──────── Фрагмент для чтения ────────

Эвальд Ильенков - Искусство и коммунистический идеал
Сфера отношений человека к человеку. Или, если для непонятности выразиться гегелевским языком, отношение Человека к самому себе.
Если ты относишься «по-человечески» к другому человеку, то это на том же языке и значит, что ты относишься по-человечески к себе самому как человеку.
Если ты это умеешь, если ты знаешь, в чем же заключается это самое отношение, то проблема отношения «трех способов выражения» его для тебя уже не составит неразрешимой загадки.
Если же ты не знаешь или, что уже хуже, не желаешь знать, что это такое — человеческое отношение к другому, а тем самым — к самому себе, то лучше не лезь в проблему. Без этого ключа ее разрешить нельзя.

──────── Предоставленные записи ────────

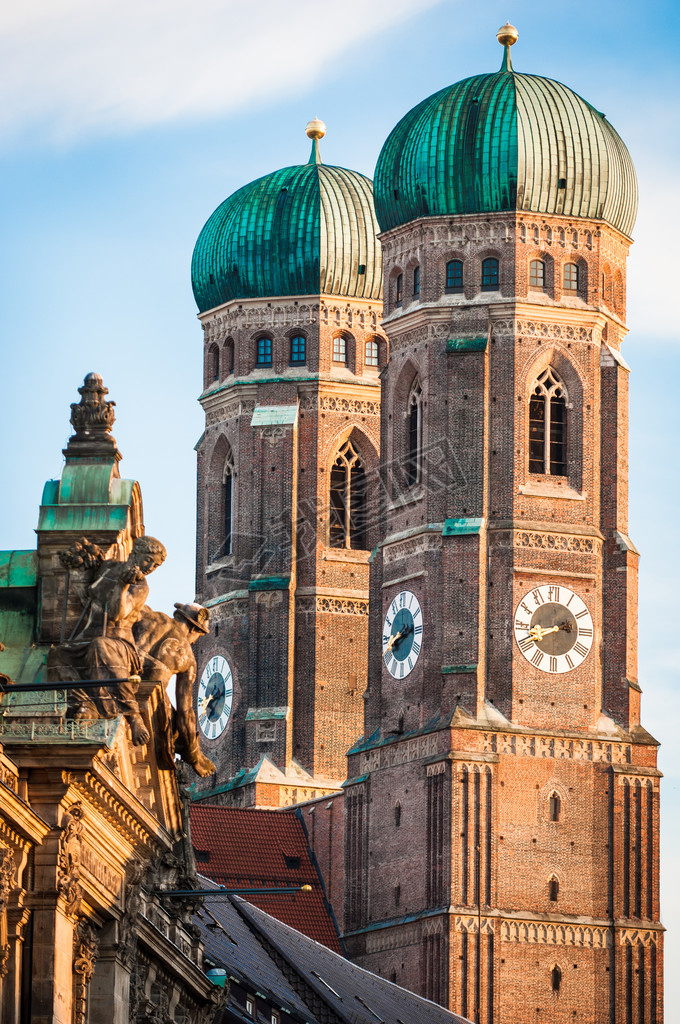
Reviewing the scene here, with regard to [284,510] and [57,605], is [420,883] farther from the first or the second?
[57,605]

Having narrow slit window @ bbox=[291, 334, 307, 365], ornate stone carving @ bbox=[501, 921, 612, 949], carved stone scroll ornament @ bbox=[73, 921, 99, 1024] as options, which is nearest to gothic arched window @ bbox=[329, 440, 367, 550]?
narrow slit window @ bbox=[291, 334, 307, 365]

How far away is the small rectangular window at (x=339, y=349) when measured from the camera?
122125 mm

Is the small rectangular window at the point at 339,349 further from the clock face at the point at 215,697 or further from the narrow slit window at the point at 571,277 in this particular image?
the narrow slit window at the point at 571,277

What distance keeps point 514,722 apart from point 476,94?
19.4 metres

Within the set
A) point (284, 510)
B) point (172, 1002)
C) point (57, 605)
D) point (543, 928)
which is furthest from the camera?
point (284, 510)

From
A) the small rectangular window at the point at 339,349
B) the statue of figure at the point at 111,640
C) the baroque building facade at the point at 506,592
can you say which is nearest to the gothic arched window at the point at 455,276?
the baroque building facade at the point at 506,592

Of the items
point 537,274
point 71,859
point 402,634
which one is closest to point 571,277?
point 537,274

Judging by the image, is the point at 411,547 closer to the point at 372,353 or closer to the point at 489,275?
the point at 489,275

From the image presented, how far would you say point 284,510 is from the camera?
392 ft

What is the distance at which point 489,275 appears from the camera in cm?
10694

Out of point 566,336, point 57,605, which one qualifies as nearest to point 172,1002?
point 57,605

────────

Цель задания:
Перепишите без изменений отрывок из фрагмента об отношении человека к человеку, начиная со слов «Если ты это» и вплоть до слов «ее разрешить нельзя.» включительно.

Ответ на задание:
Если ты это умеешь, если ты знаешь, в чем же заключается это самое отношение, то проблема отношения «трех способов выражения» его для тебя уже не составит неразрешимой загадки.
Если же ты не знаешь или, что уже хуже, не желаешь знать, что это такое — человеческое отношение к другому, а тем самым — к самому себе, то лучше не лезь в проблему. Без этого ключа ее разрешить нельзя.